As readers of my work will know, I’ve been an Arsenal fan since 1972.

It wasn’t easy to be a Gooner in those days – being 12 years old and living on the far side of the planet – but on FA Cup night, 1972, I was allowed to sit up and watch the Cup Final for the first time and I had to pick either the red team or the white. Thank heavens I picked the red team! Because it’s been (mostly) a delight to be an Arsenal fan for the last 46 years.

You took the good with the bad. We weren’t particularly successful until George Graham came along (as manager rather than player) and I remember a handful of highlights over the years – like sitting naked in my living room in 1989 (in the dead of winter) as Kenny Dalglish strolled down to pitch-side to be with his players at the death. And death it was as Micky Thomas burst through and scored in the final seconds to send Arsenal top on goal difference.

That cost my brother in law $20…which he won back the following year. Then I won it for keeps in 1991 as Arsenal got up again.

George Graham was pretty successful by previous standards, and so it was with some bewilderment we all watched as he was dismissed in 1995 for taking bungs. Didn’t all managers take bungs? I thought it was one of the perks…

I went to London for the first time in 1995 to work for a couple of months and then go on a bit of a holiday. Naturally I made the Arsenal pilgrimages and it was a tad embarrassing to note in the museum at Highbury that about 90% of the exhibits were donated by George Graham (who was rumoured to have two gold cannons set in the concrete of his front yard).

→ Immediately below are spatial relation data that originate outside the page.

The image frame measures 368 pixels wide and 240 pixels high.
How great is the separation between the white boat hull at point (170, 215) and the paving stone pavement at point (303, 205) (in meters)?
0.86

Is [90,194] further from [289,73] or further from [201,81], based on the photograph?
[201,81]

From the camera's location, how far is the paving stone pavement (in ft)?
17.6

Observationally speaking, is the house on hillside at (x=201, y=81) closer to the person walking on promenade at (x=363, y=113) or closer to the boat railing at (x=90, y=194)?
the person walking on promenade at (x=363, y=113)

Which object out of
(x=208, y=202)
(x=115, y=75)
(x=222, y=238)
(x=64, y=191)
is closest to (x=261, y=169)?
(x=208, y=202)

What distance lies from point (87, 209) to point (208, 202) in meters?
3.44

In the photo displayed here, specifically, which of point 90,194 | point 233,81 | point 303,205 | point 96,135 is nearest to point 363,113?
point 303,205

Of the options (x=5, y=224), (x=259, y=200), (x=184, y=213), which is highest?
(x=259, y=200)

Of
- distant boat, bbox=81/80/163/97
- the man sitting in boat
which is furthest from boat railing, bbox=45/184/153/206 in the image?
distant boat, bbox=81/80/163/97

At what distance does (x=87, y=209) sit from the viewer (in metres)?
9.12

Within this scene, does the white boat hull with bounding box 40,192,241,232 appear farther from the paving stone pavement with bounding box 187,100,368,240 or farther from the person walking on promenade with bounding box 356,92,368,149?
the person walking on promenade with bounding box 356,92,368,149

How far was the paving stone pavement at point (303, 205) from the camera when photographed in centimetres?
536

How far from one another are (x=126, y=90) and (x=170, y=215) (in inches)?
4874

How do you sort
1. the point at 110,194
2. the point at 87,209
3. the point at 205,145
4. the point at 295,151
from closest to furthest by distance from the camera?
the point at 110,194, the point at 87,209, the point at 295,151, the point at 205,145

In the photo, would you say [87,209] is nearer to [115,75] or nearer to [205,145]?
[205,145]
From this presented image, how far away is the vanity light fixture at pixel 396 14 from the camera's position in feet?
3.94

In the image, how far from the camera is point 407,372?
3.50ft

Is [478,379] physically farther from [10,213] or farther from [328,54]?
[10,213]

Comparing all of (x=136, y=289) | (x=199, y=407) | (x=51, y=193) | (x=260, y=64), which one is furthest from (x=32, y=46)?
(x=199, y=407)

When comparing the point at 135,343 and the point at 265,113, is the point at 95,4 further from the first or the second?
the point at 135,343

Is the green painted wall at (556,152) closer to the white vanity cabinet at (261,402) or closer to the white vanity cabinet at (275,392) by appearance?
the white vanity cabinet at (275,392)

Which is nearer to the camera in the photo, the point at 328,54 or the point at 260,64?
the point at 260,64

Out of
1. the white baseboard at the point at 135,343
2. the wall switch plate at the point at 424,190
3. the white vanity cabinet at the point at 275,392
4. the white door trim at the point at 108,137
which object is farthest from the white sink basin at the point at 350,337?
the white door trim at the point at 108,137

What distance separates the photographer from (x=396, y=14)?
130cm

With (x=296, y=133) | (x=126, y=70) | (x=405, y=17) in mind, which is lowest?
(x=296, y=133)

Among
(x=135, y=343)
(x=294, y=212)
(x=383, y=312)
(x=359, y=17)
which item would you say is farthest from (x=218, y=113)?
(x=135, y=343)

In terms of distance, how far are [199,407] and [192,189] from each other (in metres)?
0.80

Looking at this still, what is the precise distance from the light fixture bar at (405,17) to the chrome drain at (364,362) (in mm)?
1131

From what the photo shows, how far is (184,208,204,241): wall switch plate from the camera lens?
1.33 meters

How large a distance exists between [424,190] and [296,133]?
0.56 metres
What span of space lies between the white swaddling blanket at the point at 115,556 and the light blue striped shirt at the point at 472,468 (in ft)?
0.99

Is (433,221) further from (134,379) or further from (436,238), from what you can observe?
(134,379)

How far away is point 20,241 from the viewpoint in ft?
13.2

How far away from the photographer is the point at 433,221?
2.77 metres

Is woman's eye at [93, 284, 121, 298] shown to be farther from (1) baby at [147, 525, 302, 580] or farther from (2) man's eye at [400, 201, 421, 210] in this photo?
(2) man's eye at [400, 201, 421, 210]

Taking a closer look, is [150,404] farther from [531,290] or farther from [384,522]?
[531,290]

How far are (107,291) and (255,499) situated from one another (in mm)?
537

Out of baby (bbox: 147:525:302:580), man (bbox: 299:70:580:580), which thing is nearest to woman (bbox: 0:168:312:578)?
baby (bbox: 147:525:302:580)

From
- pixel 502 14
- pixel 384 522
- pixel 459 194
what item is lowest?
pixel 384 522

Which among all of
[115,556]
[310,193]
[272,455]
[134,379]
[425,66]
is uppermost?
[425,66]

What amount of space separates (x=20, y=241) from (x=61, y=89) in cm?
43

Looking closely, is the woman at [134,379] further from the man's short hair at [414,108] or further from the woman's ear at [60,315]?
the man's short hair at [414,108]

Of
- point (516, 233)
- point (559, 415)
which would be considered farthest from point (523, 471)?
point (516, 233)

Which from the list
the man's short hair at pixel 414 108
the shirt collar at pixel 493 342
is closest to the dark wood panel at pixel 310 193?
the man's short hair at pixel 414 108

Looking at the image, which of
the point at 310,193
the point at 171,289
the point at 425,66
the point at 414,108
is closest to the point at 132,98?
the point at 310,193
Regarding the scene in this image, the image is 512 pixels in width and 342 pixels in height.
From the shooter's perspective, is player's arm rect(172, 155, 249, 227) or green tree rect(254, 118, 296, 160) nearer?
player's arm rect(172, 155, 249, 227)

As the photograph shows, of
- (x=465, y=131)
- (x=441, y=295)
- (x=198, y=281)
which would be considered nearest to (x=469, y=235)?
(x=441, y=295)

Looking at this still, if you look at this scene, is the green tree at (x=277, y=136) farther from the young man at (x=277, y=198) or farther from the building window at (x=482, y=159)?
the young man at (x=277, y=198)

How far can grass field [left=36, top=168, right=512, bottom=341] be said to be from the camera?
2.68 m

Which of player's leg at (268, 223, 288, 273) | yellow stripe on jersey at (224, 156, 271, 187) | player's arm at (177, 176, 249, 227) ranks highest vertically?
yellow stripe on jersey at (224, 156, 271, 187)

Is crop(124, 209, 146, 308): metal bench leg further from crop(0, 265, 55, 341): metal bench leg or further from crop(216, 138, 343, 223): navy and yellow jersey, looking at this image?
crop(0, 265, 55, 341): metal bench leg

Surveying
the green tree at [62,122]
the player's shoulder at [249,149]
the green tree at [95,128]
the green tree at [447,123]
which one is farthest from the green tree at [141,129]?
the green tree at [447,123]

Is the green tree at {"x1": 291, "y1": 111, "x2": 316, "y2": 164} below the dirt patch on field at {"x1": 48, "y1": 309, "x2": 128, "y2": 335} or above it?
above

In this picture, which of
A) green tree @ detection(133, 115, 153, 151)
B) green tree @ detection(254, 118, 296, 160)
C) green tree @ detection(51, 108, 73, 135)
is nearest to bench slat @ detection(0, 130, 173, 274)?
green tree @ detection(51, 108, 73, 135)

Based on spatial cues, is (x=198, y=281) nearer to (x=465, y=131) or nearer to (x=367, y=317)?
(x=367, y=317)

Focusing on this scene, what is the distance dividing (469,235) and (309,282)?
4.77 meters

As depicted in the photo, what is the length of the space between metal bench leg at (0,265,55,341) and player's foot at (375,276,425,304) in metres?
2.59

There was a brief unhappy dalliance with Bruce Rioch (who did at least bring in Dennis Bergkamp – my all time favourite player) and then the Arsenal board appointed the unheralded, unknown and completely astonishing Arsene Wenger whose managerial career to that point comprised of Nancy and Monaco in his native France and Nagoya Grampus in Japan.

The fans were (mostly) outraged. “Arsene Who?” was the famous headline, but he very quickly turned the press and the fans around.

Wenger walked into a North London with a major cultural problem (which has been the subject of numerous documentaries over the years). He was odds on to fail but through a very special blend of psychology, diet and discipline, Wenger got first the players, then the fans, and even the press onside – all united under his uniquely scientific approach to football.